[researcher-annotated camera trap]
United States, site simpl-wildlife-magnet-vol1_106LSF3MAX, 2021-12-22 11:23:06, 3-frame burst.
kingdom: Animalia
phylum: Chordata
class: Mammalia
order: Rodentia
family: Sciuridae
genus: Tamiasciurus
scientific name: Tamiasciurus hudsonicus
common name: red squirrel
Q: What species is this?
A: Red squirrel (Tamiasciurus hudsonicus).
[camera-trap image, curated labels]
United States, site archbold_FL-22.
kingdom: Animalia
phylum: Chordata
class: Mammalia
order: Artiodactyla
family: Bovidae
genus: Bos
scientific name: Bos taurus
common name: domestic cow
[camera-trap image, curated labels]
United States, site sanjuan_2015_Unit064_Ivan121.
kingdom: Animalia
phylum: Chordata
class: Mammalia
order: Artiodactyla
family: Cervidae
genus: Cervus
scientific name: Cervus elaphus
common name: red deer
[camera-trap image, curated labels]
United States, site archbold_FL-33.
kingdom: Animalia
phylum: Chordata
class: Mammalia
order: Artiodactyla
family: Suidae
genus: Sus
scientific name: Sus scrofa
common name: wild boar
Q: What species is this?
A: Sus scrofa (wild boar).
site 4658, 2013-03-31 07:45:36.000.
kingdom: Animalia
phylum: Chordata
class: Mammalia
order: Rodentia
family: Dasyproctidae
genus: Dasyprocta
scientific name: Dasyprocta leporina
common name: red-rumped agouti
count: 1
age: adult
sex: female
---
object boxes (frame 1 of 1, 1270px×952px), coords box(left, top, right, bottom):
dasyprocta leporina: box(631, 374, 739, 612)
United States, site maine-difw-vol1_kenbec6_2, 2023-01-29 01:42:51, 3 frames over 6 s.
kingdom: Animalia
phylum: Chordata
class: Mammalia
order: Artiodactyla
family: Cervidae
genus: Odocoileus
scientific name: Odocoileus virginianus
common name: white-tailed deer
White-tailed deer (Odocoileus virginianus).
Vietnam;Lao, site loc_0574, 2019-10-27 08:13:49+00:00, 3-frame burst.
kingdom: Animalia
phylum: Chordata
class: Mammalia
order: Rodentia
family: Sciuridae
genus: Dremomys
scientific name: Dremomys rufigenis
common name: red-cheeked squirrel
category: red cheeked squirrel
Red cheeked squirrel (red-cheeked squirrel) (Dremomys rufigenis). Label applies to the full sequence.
= = =
YOUR ASSIGNMENT: Return, exactly and without additions, the lines that run from the one containing "genus: Odocoileus" to the end of the material above.

SOLUTION TO THIS PROBLEM:
genus: Odocoileus
scientific name: Odocoileus virginianus
common name: white-tailed deer
White-tailed deer (Odocoileus virginianus).
Vietnam;Lao, site loc_0574, 2019-10-27 08:13:49+00:00, 3-frame burst.
kingdom: Animalia
phylum: Chordata
class: Mammalia
order: Rodentia
family: Sciuridae
genus: Dremomys
scientific name: Dremomys rufigenis
common name: red-cheeked squirrel
category: red cheeked squirrel
Red cheeked squirrel (red-cheeked squirrel) (Dremomys rufigenis). Label applies to the full sequence.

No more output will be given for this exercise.